As the German election campaign draws to a close, financial experts are again starting to look at Southern Europe. Will the eurozone relapse into crisis once the new German chancellor is in place? While this is clearly a question of immense importance for Europe’s future, the arguments in the debate are surprisingly unsophisticated. If Europe’s leaders concentrate on nothing but debt levels, they may be tempted to take the wrong decisions.
Economists are hotly debating the question of how much debt a country’s economy can sustain before it slows down. Most recently, two economics professors, Kenneth Rogoff and Carmen Reinhart, suggested 90 percent of GDP as the cut-off point. Yet what is missing in the debate is an explanation of why any debt ratio would cause slower growth. And is 90 percent really a reasonable threshold?
It isn’t. Excessive debt, it turns out, can indeed hamper a country’s growth prospects, but it does so because economic agents respond to what they see as a rising probability of default. When a country’s balance sheet starts to look too risky, it begins to generate what experts call financial distress costs—just as businesses do when they are suspected of courting bankruptcy.
Major stakeholders, in trying to protect themselves from risk, change their behavior in ways that automatically reduce growth and increase financial fragility further. In effect, they create a feedback loop in which their behavior worsens the risks and therefore further increases the incentive they have to protect themselves.
For example, creditors raise their lending rates and shorten maturities. Businesses, worried about future taxes or even expropriation as the government struggles to service debt, protect themselves by disinvesting. Workers organize to protect their jobs and behave in more militant ways. Savers, concerned about inflationary policies that will erode the value of savings, withdraw deposits from banks.
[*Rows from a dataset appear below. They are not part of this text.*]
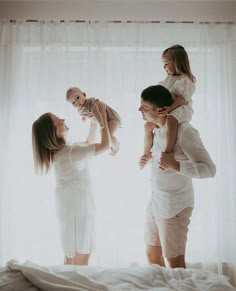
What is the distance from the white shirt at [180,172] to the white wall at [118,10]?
109 cm

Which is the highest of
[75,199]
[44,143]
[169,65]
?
[169,65]

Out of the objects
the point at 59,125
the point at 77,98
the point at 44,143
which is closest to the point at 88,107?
the point at 77,98

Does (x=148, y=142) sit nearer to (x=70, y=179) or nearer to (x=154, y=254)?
(x=70, y=179)

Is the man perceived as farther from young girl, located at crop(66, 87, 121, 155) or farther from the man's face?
young girl, located at crop(66, 87, 121, 155)

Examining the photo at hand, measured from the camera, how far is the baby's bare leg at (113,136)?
99.2 inches

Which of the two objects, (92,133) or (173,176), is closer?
(173,176)

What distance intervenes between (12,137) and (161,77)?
1257 mm

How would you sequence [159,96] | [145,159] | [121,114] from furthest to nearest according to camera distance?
[121,114], [145,159], [159,96]

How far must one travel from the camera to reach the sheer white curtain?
268 cm

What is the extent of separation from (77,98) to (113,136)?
0.38 m

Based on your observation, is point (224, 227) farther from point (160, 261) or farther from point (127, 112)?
point (127, 112)

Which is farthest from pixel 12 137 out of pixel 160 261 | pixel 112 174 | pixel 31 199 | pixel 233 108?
pixel 233 108

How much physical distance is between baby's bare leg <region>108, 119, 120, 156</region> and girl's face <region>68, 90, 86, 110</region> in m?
0.25

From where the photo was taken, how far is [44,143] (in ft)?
7.56
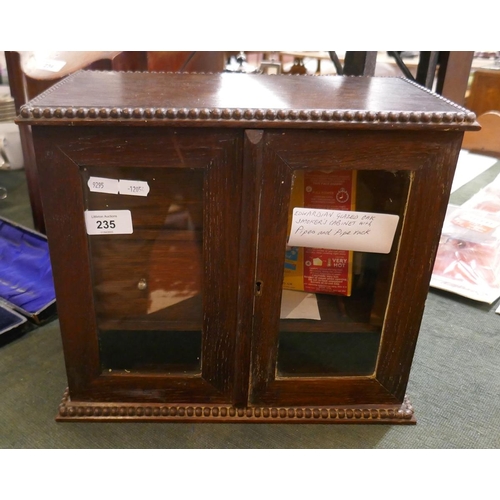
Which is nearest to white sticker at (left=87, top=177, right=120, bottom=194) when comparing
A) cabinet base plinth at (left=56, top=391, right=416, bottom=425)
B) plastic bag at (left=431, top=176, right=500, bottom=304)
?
cabinet base plinth at (left=56, top=391, right=416, bottom=425)

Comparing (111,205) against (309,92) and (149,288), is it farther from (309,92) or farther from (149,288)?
(309,92)

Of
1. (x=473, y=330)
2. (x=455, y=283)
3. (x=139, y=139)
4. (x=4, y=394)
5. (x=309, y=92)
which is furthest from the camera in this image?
(x=455, y=283)

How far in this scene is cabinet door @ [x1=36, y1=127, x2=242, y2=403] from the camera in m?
0.77

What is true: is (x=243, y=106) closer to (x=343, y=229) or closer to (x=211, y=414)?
(x=343, y=229)

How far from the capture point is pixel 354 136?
76cm

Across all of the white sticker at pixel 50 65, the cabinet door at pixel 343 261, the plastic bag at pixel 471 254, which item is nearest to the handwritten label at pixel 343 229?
the cabinet door at pixel 343 261

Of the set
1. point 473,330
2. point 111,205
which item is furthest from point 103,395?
point 473,330

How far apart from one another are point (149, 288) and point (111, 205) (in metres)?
0.19

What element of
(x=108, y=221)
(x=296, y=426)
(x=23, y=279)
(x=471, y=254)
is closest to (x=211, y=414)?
(x=296, y=426)

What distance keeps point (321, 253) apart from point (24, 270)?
2.96ft

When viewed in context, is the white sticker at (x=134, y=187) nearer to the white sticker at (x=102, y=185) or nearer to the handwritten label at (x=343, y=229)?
the white sticker at (x=102, y=185)

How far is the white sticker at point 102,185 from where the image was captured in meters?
0.80

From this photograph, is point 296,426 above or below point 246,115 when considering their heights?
below

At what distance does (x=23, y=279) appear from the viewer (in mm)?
1371
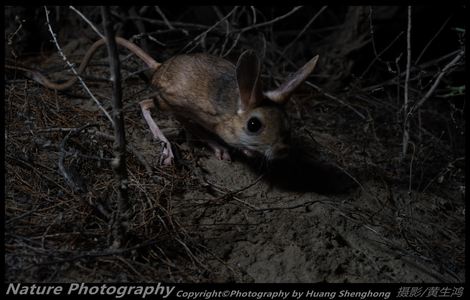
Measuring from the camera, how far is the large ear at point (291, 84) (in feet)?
11.2

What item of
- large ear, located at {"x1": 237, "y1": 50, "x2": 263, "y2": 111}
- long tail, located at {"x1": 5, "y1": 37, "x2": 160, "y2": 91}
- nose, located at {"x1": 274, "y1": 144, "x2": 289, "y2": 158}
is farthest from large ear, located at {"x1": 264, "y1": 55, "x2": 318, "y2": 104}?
long tail, located at {"x1": 5, "y1": 37, "x2": 160, "y2": 91}

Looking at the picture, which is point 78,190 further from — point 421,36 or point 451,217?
point 421,36

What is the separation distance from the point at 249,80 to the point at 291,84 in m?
0.31

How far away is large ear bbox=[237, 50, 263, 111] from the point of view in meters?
3.24

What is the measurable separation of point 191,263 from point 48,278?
73 cm

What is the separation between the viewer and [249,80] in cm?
339

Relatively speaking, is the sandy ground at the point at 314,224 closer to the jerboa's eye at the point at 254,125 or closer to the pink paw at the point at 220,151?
the pink paw at the point at 220,151

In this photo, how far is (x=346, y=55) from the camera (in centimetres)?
554

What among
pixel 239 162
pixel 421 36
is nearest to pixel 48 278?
pixel 239 162

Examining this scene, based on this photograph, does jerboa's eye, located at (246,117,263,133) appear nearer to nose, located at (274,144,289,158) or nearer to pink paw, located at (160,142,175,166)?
nose, located at (274,144,289,158)

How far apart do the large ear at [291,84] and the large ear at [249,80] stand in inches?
5.4

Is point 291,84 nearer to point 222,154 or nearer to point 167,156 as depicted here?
point 222,154

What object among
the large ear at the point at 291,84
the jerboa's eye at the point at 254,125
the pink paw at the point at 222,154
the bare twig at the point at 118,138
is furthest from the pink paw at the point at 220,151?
the bare twig at the point at 118,138

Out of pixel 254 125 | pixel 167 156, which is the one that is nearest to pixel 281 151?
pixel 254 125
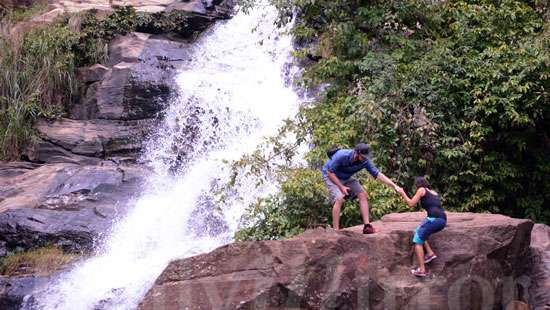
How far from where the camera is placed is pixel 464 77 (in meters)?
11.8

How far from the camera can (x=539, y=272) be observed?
26.1ft

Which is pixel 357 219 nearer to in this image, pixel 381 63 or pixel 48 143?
pixel 381 63

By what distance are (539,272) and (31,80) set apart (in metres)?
12.3

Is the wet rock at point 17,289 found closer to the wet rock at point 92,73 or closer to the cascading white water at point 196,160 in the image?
the cascading white water at point 196,160

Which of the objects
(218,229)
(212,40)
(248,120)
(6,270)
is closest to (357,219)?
(218,229)

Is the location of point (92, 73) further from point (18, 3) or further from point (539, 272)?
point (539, 272)

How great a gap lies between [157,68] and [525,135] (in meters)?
9.08

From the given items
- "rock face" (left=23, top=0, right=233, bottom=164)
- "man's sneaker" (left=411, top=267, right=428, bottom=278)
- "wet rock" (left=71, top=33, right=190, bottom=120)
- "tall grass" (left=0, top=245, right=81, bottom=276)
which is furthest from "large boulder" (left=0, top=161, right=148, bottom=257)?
"man's sneaker" (left=411, top=267, right=428, bottom=278)

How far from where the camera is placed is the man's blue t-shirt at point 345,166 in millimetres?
7797

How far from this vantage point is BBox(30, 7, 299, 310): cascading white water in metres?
9.95

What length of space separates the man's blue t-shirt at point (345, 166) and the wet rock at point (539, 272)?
241 cm

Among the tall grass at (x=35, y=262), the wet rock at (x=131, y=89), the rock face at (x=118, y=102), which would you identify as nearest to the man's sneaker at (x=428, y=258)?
the tall grass at (x=35, y=262)

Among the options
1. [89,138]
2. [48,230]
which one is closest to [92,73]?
[89,138]

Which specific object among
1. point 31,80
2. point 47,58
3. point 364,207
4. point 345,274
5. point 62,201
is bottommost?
point 62,201
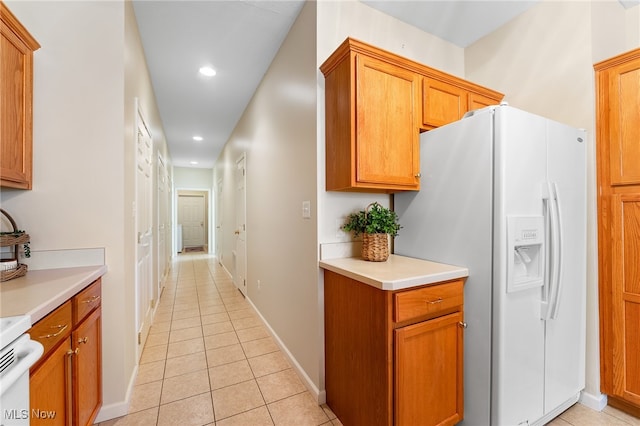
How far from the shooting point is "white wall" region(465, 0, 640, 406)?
1795 mm

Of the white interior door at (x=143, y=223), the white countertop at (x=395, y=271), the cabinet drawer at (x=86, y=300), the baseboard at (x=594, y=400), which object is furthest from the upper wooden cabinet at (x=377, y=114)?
the baseboard at (x=594, y=400)

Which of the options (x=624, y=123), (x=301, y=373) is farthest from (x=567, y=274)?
(x=301, y=373)

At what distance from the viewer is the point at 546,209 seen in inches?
61.8

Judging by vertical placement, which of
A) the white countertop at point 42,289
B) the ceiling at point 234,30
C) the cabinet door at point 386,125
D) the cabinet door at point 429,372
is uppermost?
the ceiling at point 234,30

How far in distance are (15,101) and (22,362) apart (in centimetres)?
142

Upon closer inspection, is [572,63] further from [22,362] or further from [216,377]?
[216,377]

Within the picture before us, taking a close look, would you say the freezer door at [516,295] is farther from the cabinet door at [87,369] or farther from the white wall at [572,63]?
the cabinet door at [87,369]

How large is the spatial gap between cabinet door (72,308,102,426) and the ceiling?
2.25m

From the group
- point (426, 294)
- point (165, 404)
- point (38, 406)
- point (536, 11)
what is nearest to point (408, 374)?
point (426, 294)

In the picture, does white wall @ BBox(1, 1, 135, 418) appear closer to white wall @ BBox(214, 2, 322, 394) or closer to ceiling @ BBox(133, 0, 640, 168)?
ceiling @ BBox(133, 0, 640, 168)

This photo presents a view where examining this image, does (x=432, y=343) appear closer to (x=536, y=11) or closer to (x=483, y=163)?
(x=483, y=163)

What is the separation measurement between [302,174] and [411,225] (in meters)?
0.90

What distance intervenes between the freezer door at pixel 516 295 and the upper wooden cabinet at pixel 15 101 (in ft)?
8.21

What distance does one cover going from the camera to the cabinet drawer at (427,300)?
1.29m
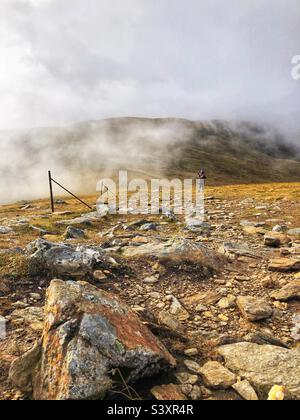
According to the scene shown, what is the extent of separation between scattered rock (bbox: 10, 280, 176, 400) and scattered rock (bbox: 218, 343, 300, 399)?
122 centimetres

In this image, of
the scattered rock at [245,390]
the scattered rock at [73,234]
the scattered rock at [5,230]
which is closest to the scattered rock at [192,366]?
the scattered rock at [245,390]

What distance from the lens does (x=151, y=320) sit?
752 cm

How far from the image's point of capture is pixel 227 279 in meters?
9.88

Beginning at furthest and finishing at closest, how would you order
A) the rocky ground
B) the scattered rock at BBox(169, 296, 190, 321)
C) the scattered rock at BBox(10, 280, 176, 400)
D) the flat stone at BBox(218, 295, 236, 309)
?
the flat stone at BBox(218, 295, 236, 309)
the scattered rock at BBox(169, 296, 190, 321)
the rocky ground
the scattered rock at BBox(10, 280, 176, 400)

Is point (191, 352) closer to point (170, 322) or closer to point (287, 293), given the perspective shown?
point (170, 322)

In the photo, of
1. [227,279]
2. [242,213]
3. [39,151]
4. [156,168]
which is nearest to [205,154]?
[156,168]

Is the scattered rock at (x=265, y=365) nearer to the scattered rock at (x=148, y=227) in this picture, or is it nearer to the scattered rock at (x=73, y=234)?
the scattered rock at (x=73, y=234)

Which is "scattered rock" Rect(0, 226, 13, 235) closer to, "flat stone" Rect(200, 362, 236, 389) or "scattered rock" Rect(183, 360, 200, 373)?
"scattered rock" Rect(183, 360, 200, 373)

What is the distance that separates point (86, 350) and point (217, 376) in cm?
228

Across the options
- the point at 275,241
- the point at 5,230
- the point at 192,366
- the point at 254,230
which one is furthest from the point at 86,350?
the point at 5,230

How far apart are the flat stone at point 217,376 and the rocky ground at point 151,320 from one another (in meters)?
0.03

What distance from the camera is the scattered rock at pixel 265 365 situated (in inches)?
211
Policymakers shorten their time horizons as they try to manage the next crisis.
These stakeholders all react to the rising probability of default by taking steps to protect themselves from default. It is this highly procyclical behavior that causes the economy to slow. Even in theory, however, there is no such thing as a universal debt threshold. For one thing, if a country borrows to invest in wealth-generating projects, its debt capacity rises faster than its debt-servicing costs, in which case higher debt levels are not necessarily bad.
Also, there are at least three other factors besides the level of debt that matter. First is the economy’s underlying volatility. Countries with very volatile economies are more likely to find themselves in a situation where economic growth is no longer sufficient to allow debt-servicing. At any given level of debt, they are more likely to default, so they begin to incur financial distress costs much earlier.
The second factor is how highly “inverted” the country’s balance sheet is. This measures how fast the costs of servicing the debt rise when the economy slows. This can put further downward pressure on the economy in another self-reinforcing feedback loop. Common forms of inverted financing include foreign currency and short-term debt.
The third factor typically consists of contingent liabilities in the banking system that emerge after an adverse shock to the economy. Spain is one of the clearest recent examples of this process. Before the euro crisis, Spanish government debt was lower than that of many other European countries, but its banking system was overexposed to a real-estate bubble.
The key point is that an evaluation of financial fragility must be forward-looking, not backward-looking. If analysts are to understand how debt can hurt economic growth, it is not enough to look at whether a country can easily service debt under current conditions. Any assessment must also consider the probability of the debt-servicing costs surging because of an adverse shock.
In other words, in considering the creditworthiness of Spanish banks, economists must consider how likely it is that an unexpected external shock in the near future will cause more deterioration in bank loans. This could reduce the creditworthiness of the government, exacerbating the shock.
Financial crises usually come as a surprise because observers ignore the strong feedback loops embedded in a country’s economic institutions. In assessing the balance sheet of countries like Spain, Italy, Portugal, and others, it is not enough to ask whether the current debt-to-GDP ratio is too high. Analysts must consider how volatile the economy is, evaluate how inverted the balance sheet is, and ask what contingent liabilities are likely to emerge in the case of plausible adverse shocks.
The problems that Europe faces are not just due to high debt levels. They are above all the highly procyclical connection between the health of the economy and the evolution of debt-servicing costs. Because of this, a few weeks of good news will likely lead to a too-rapid return of optimism as all the raw debt numbers suddenly seem to improve. But the same mechanism that causes a rapid improvement in sentiment can lead to an equally rapid deterioration. Until Europe’s balance sheets are stabilized, sentiment will continue to be volatile.